Stated goal :: List every line in the data below that contains the word "soil", copying each such line in full.
++++ Information shown ++++
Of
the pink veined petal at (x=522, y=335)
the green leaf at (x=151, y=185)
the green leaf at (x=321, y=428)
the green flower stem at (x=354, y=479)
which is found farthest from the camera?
++++
++++ Information shown ++++
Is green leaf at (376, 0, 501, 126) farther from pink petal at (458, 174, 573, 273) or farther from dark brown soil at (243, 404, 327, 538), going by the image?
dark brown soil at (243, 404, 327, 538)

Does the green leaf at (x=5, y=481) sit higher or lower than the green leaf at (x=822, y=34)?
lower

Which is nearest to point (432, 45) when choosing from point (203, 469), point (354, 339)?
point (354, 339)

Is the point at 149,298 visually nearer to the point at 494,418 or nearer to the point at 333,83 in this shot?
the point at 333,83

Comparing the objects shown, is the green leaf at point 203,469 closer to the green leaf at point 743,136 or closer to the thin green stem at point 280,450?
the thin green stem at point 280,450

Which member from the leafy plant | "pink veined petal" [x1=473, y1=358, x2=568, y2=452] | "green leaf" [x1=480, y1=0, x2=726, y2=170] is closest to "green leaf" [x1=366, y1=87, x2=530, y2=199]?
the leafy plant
++++
The output ::
Is green leaf at (376, 0, 501, 126) farther from pink petal at (458, 174, 573, 273) or farther from dark brown soil at (243, 404, 327, 538), going by the image?
dark brown soil at (243, 404, 327, 538)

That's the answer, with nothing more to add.